*Rows of spatial question data*.
%%

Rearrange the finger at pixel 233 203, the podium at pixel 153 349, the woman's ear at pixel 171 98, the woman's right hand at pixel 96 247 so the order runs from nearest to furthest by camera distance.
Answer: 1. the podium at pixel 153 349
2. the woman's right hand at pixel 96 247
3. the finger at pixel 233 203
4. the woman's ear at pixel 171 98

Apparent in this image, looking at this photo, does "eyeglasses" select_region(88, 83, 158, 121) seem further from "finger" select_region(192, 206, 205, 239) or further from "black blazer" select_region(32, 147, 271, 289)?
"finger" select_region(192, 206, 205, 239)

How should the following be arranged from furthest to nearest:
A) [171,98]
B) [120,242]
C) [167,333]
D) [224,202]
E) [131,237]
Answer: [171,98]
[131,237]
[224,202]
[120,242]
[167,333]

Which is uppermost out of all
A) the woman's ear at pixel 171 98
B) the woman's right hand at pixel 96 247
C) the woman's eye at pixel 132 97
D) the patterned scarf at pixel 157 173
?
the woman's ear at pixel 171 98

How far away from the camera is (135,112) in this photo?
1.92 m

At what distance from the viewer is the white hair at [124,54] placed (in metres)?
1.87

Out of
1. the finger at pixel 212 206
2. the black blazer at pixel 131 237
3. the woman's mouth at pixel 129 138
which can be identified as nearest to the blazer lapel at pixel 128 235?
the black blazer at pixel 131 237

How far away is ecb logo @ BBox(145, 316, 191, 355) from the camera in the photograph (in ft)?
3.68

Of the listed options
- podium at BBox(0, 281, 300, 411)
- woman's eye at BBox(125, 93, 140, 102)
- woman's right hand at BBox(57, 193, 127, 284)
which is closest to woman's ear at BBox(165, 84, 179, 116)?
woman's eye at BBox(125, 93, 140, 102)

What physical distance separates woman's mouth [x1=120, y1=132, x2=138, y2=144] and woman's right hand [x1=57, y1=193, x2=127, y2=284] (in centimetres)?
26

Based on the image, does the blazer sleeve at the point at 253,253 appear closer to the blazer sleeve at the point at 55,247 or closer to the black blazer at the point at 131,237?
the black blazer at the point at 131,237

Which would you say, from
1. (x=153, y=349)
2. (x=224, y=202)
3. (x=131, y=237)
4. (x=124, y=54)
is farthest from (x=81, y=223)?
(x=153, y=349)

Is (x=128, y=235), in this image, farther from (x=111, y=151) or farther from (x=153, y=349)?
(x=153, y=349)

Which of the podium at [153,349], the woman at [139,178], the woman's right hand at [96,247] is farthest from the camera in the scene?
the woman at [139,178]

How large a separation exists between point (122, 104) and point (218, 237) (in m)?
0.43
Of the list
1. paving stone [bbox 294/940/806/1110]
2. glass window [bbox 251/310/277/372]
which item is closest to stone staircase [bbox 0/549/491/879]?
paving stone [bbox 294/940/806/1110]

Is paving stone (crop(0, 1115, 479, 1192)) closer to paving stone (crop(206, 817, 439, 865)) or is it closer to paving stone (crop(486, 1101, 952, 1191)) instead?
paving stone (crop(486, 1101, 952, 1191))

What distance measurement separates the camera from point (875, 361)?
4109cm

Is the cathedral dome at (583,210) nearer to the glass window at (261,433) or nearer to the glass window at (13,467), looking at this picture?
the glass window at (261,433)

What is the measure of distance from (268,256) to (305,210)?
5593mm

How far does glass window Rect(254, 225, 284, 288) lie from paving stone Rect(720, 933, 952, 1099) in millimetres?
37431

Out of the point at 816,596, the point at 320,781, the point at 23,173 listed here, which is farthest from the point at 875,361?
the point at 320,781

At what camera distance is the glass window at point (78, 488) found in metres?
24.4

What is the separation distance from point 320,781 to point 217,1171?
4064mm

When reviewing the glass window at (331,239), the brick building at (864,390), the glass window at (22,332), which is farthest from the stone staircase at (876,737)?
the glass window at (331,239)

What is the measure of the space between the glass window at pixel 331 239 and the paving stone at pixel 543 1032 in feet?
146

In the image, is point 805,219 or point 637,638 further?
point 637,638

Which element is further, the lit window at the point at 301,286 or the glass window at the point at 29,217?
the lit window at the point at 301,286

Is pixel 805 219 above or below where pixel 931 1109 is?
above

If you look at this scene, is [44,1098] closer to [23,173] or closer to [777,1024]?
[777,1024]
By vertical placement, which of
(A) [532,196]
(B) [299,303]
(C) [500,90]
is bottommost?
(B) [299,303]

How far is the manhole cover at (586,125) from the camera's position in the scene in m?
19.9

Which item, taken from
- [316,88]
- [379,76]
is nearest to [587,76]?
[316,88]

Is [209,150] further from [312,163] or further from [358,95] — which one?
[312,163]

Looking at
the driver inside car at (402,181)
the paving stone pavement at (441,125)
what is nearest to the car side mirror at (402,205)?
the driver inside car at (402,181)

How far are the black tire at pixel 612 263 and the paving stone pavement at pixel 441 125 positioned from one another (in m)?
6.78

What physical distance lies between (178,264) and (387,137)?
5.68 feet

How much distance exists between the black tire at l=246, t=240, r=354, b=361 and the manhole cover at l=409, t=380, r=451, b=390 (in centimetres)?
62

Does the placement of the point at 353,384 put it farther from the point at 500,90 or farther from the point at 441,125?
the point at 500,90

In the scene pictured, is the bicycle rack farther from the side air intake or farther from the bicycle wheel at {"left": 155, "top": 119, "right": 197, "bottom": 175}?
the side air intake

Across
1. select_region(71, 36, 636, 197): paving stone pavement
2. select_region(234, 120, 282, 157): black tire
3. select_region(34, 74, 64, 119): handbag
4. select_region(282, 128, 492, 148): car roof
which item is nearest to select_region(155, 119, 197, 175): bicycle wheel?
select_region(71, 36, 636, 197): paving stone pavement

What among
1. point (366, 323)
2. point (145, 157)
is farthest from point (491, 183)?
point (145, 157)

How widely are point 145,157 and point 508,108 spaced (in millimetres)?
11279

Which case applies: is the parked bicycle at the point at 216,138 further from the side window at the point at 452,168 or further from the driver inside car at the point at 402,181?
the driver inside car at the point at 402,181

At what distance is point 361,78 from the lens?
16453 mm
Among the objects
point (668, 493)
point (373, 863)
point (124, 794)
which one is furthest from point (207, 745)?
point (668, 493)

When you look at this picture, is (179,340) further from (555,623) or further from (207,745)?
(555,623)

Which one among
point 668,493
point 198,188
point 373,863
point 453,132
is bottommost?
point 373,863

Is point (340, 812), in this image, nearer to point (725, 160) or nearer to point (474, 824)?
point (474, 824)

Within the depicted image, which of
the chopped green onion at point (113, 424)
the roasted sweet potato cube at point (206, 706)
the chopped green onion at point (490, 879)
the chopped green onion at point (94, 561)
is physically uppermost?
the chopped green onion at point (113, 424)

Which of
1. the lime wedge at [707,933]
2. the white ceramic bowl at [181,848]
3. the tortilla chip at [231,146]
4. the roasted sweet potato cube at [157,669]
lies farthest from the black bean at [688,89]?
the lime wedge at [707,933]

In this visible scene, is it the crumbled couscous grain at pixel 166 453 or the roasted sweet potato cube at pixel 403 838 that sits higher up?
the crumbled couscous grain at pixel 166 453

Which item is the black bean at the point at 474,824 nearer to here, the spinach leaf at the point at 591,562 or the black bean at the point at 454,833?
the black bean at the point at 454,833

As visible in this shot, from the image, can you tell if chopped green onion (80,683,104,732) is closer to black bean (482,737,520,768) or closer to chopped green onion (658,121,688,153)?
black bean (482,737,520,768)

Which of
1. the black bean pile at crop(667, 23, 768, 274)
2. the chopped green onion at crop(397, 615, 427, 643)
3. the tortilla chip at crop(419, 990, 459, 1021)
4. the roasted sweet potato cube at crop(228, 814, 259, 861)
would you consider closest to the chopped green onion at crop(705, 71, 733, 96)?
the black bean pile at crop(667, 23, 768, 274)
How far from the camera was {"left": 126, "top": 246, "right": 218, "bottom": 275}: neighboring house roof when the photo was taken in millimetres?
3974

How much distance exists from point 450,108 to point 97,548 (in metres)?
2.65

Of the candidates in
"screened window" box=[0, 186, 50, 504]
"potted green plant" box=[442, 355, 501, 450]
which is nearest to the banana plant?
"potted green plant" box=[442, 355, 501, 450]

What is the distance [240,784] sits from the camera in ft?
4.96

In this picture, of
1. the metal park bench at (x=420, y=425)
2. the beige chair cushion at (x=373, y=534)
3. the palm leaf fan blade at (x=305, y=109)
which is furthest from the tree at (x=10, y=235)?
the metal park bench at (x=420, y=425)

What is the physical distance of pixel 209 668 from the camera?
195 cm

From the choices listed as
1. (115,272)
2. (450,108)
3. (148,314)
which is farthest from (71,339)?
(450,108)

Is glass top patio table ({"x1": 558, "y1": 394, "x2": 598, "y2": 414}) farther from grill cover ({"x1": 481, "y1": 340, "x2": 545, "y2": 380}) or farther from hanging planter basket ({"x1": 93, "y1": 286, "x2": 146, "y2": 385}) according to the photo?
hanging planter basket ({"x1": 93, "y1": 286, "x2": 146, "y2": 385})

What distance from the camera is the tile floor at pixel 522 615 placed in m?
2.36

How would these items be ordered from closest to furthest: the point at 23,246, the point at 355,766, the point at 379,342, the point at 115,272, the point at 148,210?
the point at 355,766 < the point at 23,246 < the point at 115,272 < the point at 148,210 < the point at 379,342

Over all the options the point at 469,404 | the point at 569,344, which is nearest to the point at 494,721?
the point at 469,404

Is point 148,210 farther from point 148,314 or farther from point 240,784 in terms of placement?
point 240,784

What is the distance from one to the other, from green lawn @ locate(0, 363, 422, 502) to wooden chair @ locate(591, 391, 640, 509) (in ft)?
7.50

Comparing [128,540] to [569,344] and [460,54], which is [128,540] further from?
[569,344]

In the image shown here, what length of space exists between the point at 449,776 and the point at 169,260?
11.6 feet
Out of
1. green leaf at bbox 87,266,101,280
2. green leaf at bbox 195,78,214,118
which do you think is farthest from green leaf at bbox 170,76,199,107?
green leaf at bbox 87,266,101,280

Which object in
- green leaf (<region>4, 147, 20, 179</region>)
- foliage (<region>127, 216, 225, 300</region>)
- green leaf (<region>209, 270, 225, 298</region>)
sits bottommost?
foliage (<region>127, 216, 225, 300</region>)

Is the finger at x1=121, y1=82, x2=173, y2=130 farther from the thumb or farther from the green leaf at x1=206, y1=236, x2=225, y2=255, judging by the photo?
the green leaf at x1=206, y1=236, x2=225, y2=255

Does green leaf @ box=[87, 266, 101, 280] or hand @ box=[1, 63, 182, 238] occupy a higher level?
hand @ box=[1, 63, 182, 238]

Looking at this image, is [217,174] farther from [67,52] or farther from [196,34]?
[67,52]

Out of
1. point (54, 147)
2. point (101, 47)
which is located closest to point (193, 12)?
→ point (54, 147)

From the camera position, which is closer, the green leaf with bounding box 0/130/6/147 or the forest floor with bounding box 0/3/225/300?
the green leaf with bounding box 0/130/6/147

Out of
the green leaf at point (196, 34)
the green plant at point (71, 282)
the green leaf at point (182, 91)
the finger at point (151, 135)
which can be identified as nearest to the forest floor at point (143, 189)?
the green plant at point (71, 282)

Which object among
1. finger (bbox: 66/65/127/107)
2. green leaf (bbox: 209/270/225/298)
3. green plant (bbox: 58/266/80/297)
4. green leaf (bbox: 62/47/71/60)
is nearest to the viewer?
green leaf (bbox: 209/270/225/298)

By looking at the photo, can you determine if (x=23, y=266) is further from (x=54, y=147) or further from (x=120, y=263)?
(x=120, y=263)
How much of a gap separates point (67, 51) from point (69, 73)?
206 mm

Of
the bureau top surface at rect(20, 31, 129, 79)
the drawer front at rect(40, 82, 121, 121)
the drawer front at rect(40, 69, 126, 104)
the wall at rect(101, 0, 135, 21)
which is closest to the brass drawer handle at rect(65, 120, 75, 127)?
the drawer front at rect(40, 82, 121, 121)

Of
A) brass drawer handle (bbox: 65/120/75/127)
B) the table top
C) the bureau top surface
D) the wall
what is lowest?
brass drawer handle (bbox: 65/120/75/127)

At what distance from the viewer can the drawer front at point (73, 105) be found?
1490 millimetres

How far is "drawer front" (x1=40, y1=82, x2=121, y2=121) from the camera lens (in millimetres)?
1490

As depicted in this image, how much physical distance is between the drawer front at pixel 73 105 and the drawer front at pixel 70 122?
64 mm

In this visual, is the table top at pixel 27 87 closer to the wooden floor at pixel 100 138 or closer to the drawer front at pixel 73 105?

%%

*TO DO*.
Repeat word for word the lines running from the line containing "By looking at" to the end of the entries above, inclusive.

*RIGHT ANSWER*.
By looking at the photo, can you determine if (x=23, y=266) is further from (x=54, y=147) or further from (x=120, y=263)?
(x=120, y=263)
How much of a gap separates point (67, 51) from point (69, 73)?
206 mm

Of
the bureau top surface at rect(20, 31, 129, 79)
the drawer front at rect(40, 82, 121, 121)
the drawer front at rect(40, 69, 126, 104)
the wall at rect(101, 0, 135, 21)
which is closest to the brass drawer handle at rect(65, 120, 75, 127)?
the drawer front at rect(40, 82, 121, 121)

Of
A) brass drawer handle (bbox: 65/120/75/127)
B) the table top
C) the bureau top surface
D) the wall
what is lowest?
brass drawer handle (bbox: 65/120/75/127)

At what distance from the viewer can the drawer front at point (73, 105) be found?
1490 millimetres

How far is "drawer front" (x1=40, y1=82, x2=121, y2=121) from the camera lens (in millimetres)?
1490

As depicted in this image, how much physical distance is between the drawer front at pixel 73 105 and the drawer front at pixel 70 122?
64 mm

In this visual, is the table top at pixel 27 87 closer to the wooden floor at pixel 100 138 or closer to the drawer front at pixel 73 105?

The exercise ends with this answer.